Les temps ont changé.
Il n’y a plus d’après…
« Avec quels moyens ? ». 40 ans après l’accord historique de 1972, voilà où on en est. « Avec quels moyens ? », pour clore tout débat sur la question. A quoi bon, au fond, les rapports, les études et les mises en garde ? Il y a quatre ans, un ministre a « failli » inscrire l’obligation de formation des enseignants dans la loi. Il n’aurait pas été possible de revenir en arrière. Cela aurait obligé l’état à agir, cela l’aurait mis devant ses responsabilités, rappelé à son devoir. Mais le ministre a reculé, parce qu’on lui a fait comprendre que la formation continue, c’est trop cher, mieux valait abandonner l’idée et accepter, au fond, qu’il ne soit plus possible de financer la formation continue des enseignants.

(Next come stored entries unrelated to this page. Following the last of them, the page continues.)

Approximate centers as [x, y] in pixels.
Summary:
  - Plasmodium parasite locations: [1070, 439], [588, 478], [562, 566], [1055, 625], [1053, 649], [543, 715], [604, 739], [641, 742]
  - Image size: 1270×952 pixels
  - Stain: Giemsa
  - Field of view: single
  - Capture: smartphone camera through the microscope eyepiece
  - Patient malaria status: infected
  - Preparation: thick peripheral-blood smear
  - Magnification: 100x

Une telle fenêtre de tir n’est pas près de se présenter à nouveau. Des futurs candidats à la présidentielle, on ne connait que les programmes actuels de Juppé et Fillon. Autant dire qu’aucun n’évoque la formation, l’heure est à la "restauration de l’autorité", aux intox sur les programmes d’histoire, à la guerre menée contre les pédagogues et aux suppressions de postes (lesquelles suppressions de poste, les années Sarkozy l’ont montré, commencent par la suppression des postes de remplaçants, ceux-là même qui permettent notamment d’envoyer des profs en formation).

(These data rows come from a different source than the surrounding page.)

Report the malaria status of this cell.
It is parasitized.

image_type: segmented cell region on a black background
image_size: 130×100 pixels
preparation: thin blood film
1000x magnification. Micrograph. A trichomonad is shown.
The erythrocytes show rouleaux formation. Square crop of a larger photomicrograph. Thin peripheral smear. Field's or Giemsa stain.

La formation continue des enseignants français est bel et bien agonisante. « Avec quels moyens ? ». On ne peut pas, on ne peut plus former les profs tout au long de leur carrière, ma petite dame. Pas les moyens. Soit.
Mais qu’on ne dise plus que les instits parlent mal anglais, qu’ils ne maitrisent pas l’informatique et l’Internet. On ne les forme pas, ni à l’un, ni aux autres.
Qu’on ne dise plus que les profs ne sont pas au courant des dernières recherches en éducation. On ne les aide pas à mettre à jour leurs connaissances, à développer et étendre leurs compétences.
Qu’on ne dise plus des profs qu’ils ne sont pas innovants, peu au fait des méthodes alternatives. On ne les forme pas sur ces sujets, ni à l’innovation, ni à ce qui se fait ailleurs, ou autrement.
Qu’on ne dise plus qu’il est invraisemblable que l’école ne s’ouvre pas aux recherches scientifiques récentes telles les neurosciences. L’impact des neurosciences sur l’apprentissage, ça s’apprend, mais on ne l’apprend pas.
Qu’on ne dise plus que les profs sont rétifs au changement. La formation qui devait développer chez les maitres l’aptitude au changement n’a jamais eu cours.
Qu’on ne dise plus que les réformes ne sont pas mises en place sur le terrain. Elles ne sont pas accompagnées des formations qui seules pourraient aider à leur enracinement.
Qu’on ne dise plus des profs qu’ils font toujours la même chose, qu’ils ne savent pas se décentrer, mettre leur pratique en perspective. On leur interdit les perspectives, on ne les aide pas à se rencontrer, à échanger, à partager, à observer les autres faire.
Les profs, ceux qui en ont encore l’envie, le courage, la passion, heureusement ils sont nombreux, n’ont plus qu’à se débrouiller seuls pour ne plus l’être, ne doivent qu’à eux-mêmes d’évoluer et de se former, loin de l’institution.
C’est anormal, c’est illogique, c’est irresponsable. Mais bon, « avec quels moyens ? ».